**GIVEN TASK**
Your task is to return the line containing "From the pictured" plus every line after it, exactly and with nothing added.

**PROVIDED RECORDS**
-------------------------
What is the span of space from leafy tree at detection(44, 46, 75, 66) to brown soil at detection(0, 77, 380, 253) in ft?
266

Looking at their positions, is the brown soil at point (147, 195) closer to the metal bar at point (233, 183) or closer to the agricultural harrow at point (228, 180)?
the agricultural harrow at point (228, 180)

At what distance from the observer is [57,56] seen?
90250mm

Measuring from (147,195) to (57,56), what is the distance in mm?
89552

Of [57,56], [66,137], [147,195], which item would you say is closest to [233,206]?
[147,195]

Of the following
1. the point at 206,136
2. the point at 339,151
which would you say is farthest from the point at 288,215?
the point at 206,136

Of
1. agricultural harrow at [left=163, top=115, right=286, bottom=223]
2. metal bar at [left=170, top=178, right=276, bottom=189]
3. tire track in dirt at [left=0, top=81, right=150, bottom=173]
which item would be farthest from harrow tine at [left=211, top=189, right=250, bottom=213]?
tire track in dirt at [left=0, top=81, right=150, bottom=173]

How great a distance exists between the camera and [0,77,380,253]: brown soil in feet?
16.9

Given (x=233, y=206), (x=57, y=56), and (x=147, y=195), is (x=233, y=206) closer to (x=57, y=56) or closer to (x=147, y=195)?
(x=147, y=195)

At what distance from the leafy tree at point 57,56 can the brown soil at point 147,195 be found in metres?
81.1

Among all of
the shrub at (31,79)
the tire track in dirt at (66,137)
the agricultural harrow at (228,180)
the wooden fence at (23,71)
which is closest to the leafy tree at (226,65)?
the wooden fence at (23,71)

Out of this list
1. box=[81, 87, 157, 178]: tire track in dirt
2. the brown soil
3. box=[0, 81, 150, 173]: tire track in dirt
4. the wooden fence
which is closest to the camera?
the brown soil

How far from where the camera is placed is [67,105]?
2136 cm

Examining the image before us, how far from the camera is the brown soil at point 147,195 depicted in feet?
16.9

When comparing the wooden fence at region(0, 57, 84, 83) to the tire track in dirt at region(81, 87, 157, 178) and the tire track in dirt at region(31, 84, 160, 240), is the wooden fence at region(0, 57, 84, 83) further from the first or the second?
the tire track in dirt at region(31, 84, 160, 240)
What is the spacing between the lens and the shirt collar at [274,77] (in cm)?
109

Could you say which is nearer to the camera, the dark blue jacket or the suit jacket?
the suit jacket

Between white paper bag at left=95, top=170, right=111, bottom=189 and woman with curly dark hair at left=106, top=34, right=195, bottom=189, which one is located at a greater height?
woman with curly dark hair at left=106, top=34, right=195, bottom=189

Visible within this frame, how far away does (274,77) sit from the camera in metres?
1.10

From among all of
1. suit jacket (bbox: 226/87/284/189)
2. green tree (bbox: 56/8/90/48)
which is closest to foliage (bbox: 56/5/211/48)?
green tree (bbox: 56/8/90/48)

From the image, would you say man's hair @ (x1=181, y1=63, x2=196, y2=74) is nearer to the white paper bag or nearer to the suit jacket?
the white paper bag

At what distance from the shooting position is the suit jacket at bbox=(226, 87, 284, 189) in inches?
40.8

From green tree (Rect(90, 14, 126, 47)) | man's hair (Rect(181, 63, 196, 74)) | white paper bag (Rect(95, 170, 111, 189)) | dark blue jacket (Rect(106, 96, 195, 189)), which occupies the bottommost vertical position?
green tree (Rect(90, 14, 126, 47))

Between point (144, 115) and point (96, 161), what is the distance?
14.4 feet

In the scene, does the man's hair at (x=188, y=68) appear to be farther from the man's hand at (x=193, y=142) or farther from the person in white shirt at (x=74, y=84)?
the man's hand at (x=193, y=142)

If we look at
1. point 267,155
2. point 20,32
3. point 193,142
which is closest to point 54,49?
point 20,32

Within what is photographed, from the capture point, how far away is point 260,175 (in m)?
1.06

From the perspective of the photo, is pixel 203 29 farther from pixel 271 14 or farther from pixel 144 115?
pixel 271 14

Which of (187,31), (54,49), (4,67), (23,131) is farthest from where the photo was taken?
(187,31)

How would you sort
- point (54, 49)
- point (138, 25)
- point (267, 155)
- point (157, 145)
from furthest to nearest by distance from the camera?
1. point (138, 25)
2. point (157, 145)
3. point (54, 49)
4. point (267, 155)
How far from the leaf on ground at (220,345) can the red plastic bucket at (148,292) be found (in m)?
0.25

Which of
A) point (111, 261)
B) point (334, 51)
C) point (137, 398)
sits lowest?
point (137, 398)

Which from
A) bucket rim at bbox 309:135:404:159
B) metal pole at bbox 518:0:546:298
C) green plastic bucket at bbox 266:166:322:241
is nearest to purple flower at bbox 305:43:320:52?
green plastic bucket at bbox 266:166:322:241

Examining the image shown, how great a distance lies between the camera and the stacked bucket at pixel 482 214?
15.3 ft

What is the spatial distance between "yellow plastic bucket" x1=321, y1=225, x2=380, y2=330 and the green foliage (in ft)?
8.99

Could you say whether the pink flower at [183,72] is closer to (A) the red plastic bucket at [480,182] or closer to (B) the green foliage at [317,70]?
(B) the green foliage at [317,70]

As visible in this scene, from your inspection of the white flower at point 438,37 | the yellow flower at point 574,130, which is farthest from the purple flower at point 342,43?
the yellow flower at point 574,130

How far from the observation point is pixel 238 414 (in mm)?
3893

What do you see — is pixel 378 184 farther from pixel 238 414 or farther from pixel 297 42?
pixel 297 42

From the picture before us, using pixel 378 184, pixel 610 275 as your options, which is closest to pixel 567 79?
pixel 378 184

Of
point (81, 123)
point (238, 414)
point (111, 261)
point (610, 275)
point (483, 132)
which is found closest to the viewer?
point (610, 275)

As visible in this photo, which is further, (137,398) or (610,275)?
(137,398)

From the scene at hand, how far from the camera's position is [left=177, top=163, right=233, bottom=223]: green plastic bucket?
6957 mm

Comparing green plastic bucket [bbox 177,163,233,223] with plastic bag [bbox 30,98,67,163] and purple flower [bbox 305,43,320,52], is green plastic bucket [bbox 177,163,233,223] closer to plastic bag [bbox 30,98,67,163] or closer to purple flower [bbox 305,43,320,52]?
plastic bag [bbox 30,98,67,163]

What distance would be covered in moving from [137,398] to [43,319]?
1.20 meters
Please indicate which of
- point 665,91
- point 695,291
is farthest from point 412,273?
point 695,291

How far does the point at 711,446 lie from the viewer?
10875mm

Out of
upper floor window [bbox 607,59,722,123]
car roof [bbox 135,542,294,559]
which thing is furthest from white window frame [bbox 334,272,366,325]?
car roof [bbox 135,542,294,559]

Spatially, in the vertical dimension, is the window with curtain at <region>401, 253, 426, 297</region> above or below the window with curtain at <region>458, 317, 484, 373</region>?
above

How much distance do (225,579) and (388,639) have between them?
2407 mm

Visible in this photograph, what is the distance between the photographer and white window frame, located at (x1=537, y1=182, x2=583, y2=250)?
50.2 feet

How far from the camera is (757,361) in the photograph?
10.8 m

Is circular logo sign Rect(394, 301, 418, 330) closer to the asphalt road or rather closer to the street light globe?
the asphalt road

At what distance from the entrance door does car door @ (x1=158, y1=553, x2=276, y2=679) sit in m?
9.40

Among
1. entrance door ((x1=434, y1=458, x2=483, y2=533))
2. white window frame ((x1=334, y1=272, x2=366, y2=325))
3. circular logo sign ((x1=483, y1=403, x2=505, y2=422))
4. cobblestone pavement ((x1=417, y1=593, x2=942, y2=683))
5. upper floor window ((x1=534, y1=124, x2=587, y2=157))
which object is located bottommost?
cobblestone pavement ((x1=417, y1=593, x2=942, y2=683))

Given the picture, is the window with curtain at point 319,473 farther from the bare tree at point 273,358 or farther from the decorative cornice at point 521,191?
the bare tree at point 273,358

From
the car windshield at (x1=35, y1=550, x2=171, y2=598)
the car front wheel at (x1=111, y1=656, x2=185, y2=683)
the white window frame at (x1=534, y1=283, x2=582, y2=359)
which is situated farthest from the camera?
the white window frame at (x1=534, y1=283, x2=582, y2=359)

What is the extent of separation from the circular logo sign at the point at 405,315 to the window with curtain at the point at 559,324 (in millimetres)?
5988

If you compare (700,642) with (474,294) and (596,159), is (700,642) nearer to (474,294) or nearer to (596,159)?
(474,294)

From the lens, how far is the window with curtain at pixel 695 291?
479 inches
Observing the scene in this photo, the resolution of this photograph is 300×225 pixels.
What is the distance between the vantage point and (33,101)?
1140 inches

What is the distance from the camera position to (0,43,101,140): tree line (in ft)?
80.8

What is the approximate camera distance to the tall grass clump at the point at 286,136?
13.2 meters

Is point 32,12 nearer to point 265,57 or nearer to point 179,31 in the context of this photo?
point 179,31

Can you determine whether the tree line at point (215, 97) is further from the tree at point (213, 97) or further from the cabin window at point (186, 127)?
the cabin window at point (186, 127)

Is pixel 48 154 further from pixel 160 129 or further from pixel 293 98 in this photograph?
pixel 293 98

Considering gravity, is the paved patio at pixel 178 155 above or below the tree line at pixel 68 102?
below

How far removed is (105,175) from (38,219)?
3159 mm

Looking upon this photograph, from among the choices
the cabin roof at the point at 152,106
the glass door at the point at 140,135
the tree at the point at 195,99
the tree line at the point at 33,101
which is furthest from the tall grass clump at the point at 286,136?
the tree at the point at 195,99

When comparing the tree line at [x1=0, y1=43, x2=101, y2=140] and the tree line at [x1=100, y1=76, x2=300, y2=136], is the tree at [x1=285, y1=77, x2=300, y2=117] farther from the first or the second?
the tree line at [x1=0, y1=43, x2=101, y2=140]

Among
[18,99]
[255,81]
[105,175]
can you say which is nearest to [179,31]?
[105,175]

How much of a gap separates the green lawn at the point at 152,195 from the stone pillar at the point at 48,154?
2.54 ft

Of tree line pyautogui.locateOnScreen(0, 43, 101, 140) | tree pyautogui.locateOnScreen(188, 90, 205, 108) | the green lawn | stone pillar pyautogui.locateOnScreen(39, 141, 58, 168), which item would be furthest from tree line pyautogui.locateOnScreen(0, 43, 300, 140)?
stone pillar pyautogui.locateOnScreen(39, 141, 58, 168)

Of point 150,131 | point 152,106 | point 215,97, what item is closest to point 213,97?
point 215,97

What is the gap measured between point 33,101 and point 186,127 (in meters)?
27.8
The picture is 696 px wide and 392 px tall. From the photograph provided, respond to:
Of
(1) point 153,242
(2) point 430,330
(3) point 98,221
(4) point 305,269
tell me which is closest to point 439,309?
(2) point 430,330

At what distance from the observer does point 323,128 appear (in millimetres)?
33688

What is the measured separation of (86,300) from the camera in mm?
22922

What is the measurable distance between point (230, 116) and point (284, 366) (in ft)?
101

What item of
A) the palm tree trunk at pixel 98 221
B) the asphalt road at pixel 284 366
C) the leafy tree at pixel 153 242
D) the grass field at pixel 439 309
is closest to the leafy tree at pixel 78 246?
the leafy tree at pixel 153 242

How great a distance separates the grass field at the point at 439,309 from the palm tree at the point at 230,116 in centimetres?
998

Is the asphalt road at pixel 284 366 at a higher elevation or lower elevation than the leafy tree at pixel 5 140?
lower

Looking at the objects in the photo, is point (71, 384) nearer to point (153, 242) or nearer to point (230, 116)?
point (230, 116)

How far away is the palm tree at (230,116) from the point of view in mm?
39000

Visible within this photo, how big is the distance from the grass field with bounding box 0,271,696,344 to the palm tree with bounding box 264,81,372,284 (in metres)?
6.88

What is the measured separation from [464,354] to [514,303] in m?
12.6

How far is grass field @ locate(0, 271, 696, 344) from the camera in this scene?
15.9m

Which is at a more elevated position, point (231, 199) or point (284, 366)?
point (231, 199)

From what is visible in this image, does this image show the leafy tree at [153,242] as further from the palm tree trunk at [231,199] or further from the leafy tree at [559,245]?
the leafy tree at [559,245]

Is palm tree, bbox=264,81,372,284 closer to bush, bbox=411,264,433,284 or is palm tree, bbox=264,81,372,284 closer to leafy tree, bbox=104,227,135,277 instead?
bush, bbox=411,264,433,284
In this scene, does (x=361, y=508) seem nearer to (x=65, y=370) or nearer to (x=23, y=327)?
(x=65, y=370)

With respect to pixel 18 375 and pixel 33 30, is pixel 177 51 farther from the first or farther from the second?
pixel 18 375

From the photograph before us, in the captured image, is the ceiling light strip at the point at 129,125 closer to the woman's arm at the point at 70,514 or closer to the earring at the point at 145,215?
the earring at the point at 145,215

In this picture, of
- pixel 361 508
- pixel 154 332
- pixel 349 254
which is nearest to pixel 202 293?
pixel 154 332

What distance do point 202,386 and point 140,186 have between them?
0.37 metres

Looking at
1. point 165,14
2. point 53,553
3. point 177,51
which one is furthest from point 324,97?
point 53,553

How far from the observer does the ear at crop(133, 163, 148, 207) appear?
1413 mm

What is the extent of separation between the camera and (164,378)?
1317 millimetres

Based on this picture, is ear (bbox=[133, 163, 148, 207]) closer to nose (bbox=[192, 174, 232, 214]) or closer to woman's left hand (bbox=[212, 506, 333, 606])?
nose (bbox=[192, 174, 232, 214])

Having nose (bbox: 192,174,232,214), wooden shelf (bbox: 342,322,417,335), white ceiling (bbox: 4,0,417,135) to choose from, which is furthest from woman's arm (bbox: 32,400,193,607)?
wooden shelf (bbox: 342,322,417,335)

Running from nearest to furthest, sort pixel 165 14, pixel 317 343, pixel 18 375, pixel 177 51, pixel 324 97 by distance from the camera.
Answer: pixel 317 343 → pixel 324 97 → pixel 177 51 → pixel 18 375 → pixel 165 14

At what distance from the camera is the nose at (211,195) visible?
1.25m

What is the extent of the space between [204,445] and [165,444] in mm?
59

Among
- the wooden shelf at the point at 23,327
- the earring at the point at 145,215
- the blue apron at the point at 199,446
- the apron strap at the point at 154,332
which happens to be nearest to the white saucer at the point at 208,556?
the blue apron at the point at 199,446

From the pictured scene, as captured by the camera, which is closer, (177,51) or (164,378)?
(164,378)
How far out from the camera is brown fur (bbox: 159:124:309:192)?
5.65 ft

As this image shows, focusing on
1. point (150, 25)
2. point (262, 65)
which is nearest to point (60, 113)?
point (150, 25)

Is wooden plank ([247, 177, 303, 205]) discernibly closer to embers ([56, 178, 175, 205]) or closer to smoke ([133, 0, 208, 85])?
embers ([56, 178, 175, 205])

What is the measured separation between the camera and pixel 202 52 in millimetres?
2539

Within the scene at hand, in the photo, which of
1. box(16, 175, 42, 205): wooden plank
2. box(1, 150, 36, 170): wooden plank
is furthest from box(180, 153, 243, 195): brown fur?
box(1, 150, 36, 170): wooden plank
-------------------------
**WRITTEN REPLY**
From the pictured scene, as captured by the camera, which is closer, (177,51) or (164,378)?
(164,378)
How far out from the camera is brown fur (bbox: 159:124:309:192)?
5.65 ft

As this image shows, focusing on
1. point (150, 25)
2. point (262, 65)
which is nearest to point (60, 113)?
point (150, 25)

Is wooden plank ([247, 177, 303, 205]) discernibly closer to embers ([56, 178, 175, 205]) or closer to smoke ([133, 0, 208, 85])?
embers ([56, 178, 175, 205])

What is the measured separation between the camera and pixel 202 52 in millimetres?
2539

Within the scene at hand, in the photo, which of
1. box(16, 175, 42, 205): wooden plank
2. box(1, 150, 36, 170): wooden plank
is furthest from box(180, 153, 243, 195): brown fur?
box(1, 150, 36, 170): wooden plank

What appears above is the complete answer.